Steady increase in CRAB incidence
The overall A baumannii incidence rate was 1.19 cases per 100 hospitalization encounters and 1.33 cases per 100 unique patients. Yearly incidence increased slightly from 2018 through 2021, then dropped below 2019 levels in 2022. For CRAB, a total of 2,708 hospital encounters (37%) were identified, with an overall incidence rate of 0.44 cases per 100 hospitalization encounters. Yearly incidence rose from 0.39 per 100 hospitalization encounters in 2018 to 0.53 in 2022. The west south central, east north central, and east south central regions had the highest CRAB incidence rates (0.78, 0.67, and 0.63 cases per 100 hospitalization encounters, respectively).
Patients with CRAB relative to patients with carbapenem-susceptible A baumannii (CSAB) were more likely to die during their hospitalization (20.5% vs. 11.3%, respectively), were more likely to be transferred to another healthcare facility (38.6% vs. 22.4%), and were less likely to be discharged to home (18.0% vs. 47.7%). Patients with CRAB also had significantly higher 14- and 30-day in-hospital mortality rates and significantly longer total and infection-associated hospital LOS relative to patients with CSAB.

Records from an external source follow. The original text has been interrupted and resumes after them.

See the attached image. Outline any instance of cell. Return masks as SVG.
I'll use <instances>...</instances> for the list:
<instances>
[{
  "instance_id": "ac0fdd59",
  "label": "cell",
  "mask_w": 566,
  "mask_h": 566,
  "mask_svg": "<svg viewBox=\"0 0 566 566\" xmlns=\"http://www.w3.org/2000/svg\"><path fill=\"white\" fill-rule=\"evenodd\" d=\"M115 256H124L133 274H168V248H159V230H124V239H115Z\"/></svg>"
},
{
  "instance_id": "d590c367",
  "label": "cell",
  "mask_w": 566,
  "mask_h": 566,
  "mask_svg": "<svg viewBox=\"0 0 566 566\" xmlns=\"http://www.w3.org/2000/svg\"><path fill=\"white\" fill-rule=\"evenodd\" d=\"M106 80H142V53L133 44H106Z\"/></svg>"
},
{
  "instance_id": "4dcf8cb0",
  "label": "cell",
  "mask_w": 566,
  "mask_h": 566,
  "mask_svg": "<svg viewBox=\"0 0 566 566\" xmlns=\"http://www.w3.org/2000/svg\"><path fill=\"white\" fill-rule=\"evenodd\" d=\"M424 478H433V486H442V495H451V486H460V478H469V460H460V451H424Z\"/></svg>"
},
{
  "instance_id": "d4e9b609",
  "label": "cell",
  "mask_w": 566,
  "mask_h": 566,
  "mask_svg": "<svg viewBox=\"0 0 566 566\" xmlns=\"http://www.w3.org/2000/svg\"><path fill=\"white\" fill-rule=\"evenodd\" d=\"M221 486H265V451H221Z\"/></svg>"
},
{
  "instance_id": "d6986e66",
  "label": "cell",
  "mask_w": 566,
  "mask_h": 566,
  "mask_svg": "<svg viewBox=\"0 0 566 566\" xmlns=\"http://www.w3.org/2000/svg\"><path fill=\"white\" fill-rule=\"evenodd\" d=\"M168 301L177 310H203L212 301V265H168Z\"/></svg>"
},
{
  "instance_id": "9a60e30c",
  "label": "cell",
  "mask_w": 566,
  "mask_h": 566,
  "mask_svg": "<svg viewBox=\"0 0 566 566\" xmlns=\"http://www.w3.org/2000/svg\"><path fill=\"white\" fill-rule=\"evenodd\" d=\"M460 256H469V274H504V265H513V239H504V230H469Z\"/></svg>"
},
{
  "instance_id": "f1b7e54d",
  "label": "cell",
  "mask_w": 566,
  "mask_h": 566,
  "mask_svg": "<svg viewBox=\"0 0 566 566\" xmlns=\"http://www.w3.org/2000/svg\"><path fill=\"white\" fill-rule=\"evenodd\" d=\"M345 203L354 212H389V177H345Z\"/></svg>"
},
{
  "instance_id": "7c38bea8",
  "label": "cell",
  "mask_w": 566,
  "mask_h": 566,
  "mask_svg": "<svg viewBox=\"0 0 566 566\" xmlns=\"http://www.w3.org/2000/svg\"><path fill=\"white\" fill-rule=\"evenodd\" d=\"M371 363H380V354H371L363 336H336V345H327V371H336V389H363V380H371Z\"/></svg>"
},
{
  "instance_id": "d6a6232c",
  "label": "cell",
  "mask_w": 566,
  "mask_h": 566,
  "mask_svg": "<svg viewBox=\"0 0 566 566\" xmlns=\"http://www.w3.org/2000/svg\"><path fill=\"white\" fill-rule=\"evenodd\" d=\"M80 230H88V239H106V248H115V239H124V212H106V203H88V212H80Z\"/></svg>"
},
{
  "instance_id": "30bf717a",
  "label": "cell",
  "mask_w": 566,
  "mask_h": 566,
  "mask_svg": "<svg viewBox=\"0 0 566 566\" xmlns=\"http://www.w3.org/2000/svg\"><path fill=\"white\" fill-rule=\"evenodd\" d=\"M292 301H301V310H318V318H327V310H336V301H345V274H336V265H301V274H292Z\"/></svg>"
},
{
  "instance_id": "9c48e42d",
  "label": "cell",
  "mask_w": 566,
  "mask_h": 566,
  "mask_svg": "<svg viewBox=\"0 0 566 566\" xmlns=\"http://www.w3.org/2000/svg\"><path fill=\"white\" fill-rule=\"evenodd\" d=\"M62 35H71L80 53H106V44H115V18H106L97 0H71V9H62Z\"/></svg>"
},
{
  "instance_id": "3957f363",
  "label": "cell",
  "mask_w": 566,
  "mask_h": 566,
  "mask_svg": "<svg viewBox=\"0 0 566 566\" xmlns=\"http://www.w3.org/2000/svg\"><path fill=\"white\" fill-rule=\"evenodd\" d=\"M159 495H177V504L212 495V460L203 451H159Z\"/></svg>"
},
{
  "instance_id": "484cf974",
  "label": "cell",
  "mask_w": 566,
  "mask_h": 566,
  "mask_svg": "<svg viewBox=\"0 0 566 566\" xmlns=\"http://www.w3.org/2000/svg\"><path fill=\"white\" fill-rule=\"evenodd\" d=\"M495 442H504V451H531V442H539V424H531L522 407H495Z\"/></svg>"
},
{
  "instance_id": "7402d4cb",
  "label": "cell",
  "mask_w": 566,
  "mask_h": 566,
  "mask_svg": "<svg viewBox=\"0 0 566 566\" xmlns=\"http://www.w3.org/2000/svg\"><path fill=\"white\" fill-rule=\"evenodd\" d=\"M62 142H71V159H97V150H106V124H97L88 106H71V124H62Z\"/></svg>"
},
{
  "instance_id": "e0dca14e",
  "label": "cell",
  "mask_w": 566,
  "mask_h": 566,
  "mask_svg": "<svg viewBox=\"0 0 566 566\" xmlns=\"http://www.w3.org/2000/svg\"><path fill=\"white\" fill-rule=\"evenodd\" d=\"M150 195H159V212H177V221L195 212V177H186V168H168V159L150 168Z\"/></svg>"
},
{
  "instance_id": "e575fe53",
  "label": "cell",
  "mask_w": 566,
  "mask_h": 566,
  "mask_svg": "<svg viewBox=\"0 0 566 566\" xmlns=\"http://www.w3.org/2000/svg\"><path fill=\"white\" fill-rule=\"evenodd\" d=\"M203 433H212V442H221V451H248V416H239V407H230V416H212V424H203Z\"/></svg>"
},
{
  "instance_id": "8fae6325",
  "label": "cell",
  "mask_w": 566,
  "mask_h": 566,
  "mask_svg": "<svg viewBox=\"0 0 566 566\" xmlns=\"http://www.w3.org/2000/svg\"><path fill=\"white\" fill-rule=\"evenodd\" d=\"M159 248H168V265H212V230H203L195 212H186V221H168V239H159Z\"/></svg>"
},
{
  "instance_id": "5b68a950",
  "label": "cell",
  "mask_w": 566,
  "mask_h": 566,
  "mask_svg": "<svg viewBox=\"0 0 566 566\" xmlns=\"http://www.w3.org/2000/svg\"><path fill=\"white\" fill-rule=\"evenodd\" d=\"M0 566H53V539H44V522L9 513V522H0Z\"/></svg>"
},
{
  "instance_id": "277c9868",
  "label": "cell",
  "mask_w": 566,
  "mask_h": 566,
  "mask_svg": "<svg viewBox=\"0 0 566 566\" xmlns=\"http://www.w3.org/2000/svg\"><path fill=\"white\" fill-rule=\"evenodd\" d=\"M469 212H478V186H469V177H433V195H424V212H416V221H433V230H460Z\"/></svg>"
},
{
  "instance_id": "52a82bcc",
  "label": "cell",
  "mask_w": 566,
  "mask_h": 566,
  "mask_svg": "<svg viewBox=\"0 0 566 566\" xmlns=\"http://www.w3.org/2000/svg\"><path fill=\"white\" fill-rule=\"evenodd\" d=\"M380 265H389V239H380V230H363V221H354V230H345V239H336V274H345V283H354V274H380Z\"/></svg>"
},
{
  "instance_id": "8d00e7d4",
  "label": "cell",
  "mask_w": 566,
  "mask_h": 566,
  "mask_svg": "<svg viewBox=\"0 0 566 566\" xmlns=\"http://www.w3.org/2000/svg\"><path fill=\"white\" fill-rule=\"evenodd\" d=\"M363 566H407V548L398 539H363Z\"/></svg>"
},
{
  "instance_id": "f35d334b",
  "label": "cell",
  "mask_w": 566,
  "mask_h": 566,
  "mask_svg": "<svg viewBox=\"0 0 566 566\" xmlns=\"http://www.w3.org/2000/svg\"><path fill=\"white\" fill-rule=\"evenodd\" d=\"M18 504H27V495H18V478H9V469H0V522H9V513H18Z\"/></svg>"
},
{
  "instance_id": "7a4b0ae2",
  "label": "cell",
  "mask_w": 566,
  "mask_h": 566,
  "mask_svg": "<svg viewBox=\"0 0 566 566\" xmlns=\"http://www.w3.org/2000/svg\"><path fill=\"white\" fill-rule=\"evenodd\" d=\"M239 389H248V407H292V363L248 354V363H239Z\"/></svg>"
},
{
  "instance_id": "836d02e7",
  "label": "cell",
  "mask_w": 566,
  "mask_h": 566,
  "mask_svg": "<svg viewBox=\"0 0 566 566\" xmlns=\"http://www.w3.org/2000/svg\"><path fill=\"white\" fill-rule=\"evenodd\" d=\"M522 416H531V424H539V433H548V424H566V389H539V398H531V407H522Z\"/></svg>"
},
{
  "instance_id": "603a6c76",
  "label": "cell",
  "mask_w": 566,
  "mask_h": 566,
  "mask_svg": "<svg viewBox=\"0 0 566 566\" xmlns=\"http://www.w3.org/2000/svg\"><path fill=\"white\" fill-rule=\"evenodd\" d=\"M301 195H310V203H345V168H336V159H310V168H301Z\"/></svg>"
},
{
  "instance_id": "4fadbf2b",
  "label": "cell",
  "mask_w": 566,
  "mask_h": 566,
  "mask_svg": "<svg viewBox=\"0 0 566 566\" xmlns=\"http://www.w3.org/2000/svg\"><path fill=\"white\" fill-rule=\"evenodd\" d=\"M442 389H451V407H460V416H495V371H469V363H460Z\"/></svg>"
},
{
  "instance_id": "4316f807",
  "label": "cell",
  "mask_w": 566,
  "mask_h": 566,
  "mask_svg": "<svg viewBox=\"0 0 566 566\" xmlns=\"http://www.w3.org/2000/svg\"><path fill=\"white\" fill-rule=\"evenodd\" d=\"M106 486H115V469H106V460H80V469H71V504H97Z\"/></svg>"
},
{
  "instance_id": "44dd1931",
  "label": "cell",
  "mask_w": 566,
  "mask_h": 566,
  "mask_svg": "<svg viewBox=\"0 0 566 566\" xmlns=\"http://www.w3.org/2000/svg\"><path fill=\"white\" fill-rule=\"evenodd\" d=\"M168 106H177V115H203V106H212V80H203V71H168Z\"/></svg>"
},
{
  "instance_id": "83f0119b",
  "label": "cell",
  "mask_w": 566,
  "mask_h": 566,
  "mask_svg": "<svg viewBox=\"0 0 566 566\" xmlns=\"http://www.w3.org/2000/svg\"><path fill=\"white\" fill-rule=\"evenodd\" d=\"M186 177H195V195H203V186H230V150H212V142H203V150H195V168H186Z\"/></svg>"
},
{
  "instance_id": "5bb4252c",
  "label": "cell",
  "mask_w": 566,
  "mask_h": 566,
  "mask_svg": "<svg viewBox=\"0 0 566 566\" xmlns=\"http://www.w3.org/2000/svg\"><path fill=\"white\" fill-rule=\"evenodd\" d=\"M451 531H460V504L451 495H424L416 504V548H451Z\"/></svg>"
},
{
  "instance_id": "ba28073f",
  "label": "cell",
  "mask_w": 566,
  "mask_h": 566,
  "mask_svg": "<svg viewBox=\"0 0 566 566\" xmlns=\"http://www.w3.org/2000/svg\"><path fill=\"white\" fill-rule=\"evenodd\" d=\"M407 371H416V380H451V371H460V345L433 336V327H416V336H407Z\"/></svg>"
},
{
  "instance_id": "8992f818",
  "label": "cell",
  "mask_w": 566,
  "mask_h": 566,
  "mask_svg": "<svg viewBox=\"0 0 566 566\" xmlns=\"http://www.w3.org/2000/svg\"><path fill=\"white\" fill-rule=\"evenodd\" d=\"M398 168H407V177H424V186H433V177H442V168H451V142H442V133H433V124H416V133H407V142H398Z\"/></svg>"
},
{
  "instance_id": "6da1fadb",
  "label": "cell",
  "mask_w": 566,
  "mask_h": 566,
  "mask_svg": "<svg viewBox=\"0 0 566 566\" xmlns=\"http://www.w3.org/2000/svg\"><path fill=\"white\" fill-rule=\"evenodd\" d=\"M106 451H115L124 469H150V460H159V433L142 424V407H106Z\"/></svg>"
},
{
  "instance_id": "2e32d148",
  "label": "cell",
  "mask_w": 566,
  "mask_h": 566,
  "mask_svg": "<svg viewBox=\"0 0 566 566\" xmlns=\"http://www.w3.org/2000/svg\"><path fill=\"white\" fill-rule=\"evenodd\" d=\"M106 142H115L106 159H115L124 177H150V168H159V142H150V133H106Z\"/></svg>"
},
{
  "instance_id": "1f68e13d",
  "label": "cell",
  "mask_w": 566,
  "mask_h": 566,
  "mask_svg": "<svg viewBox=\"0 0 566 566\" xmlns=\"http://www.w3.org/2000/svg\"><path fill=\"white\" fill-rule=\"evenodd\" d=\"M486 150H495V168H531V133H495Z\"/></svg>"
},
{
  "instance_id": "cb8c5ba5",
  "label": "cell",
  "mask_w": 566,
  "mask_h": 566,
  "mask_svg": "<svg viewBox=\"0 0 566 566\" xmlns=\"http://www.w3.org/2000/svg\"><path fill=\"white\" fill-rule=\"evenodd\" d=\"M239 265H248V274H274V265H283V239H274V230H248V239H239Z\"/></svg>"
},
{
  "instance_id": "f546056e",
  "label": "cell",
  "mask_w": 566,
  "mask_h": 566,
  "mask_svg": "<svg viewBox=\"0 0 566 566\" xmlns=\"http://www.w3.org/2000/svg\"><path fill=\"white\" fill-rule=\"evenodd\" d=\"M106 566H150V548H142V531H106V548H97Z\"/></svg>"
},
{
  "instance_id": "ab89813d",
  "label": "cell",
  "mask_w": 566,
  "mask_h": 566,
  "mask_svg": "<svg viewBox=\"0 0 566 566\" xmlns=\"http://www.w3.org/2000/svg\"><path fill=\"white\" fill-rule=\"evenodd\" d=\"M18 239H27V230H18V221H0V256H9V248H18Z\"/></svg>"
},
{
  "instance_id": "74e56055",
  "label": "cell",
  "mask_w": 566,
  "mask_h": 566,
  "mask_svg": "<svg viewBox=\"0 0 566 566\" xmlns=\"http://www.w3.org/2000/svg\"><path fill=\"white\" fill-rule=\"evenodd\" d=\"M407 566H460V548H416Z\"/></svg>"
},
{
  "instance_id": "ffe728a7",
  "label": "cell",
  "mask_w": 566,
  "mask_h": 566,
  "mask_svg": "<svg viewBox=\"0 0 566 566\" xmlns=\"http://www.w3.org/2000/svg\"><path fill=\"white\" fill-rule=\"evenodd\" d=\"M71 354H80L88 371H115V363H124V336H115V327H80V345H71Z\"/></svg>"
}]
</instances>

"Given the observed incidence rates of CRAB and CSAB in this study and the critical importance of early appropriate therapy, clinicians should consider A. baumannii, especially CRAB, as a potential pathogen in adult hospitalized patients presenting with clinical signs and symptoms of infections," the study authors wrote, adding that strict infection control and routine surveillance might reduce the burden.